Begleittext zur "Charta der deutschen Heimatvertriebenen" 1950
Edith Bergler, Bayreuth

Die Charta der ca. 13 Millionen Vertriebenen, die Flucht und Vertreibung überlebt haben, ist als gesamtdeutsches und überkonfessionell christliches Wort verfaßt worden, da die großen Heimatkirchen der Vertriebenen zu ihrer Entstehung entscheidend beitrugen, denn sie waren durch das bis 1949 geltende außerkirchliche Koalitionsverbot die einzigen Organisationen, in denen sich Vertriebene treffen konnten.

Die Charta ist ein außerordentlich wichtiges Dokument des Friedens und der Menschlichkeit, der internationale Bedeutung zukommt.

Mit der Charta gingen die deutschen Heimatvertriebenen den ersten großen Schritt auf dem Weg zur Versöhnung zwischen den Deutschen und ihren östlichen Nachbarn.

Die Charta bekennt sich zur Gewaltlosigkeit, jedoch nicht mit der Vorwegnahme eines endgültigen Verlustes des deutschen Ostens im Sinne einer bedingungslosen Kapitulation, sondern mit der Bereitschaft, ggf. die politischen Konsequenzen der bedingungslosen Friedenssicherung zu tragen. Damit ist die Charta bahnbrechend für die spätere Friedenspolitik der Versöhnung geworden.

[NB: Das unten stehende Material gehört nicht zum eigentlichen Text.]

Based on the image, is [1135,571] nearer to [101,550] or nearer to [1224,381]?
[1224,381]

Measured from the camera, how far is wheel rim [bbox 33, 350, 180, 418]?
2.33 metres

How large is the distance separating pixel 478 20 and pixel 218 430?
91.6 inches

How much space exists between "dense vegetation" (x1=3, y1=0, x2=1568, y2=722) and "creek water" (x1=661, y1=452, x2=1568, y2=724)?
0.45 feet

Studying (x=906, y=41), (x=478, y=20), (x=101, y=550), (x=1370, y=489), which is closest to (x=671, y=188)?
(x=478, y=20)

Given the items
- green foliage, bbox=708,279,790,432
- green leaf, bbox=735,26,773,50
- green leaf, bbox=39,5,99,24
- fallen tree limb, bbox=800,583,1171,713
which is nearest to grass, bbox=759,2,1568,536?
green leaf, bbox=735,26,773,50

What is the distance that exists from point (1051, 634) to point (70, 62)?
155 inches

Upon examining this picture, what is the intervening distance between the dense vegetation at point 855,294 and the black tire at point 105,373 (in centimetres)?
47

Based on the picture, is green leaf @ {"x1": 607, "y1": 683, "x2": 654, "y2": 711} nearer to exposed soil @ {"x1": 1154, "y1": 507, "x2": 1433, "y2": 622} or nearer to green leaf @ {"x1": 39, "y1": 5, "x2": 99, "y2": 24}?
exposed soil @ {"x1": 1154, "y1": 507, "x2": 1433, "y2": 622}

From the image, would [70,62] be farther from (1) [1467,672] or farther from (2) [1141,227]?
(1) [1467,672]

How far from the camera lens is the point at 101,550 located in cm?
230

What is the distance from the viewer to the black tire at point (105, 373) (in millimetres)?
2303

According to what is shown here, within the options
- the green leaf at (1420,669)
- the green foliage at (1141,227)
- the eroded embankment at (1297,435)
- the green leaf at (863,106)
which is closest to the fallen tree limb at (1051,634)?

Die Vertriebenen bezeichnen die Charta als ihr Grundgesetz, nach dem sie bis heute handeln, denn der Verzicht auf Rache und Vergeltung ist nicht nur aus der Lage der damaligen Ohnmacht zu verstehen. Er ist beibehalten worden, als die Bundesrepublik wieder zu einer respektierten wirtschaftlichen und politischen Macht aufgestiegen war, und gilt weiter nach der Vereinigung der Bundesrepublik mit der Deutschen Demokratischen Republik.

Die Vertriebenen versprechen in der Charta, "unermüdlich" am Wiederaufbau Deutschlands und Europas teilzunehmen. Diesem Versprechen sind sie absolut gerecht geworden.

Die Vertriebenen beharren in der Charta auf dem Recht auf die Heimat. Damit fordern sie ein fundamentales Recht aller Völker auf die angestammte Heimat ein. Gewaltpolitiker, egal aus welchem Land, hatten nicht das Recht und werden auch künftig nicht das Recht haben, Bevölkerungen zu vertreiben und sich deren Land und Besitz anzueignen.

Vertreibungen und "ethnische Säuberungen" sind völkerrechtswidrig und können auch durch vorangegangenes Unrecht nicht gerechtfertigt werden. Sie sind ein Verbrechen gegen die Menschlichkeit.

Quellen: Hans-Walter Krumwiede, in: "Die Bedeutung und Verantwortung der Vertriebenen von der Charta 1950 über die <Ostdenkschrift> und die Synode <Vertreibung und Versöhnung> 1965/66 bis zur Gegenwart", Ostkirchentagung der EKD 1993.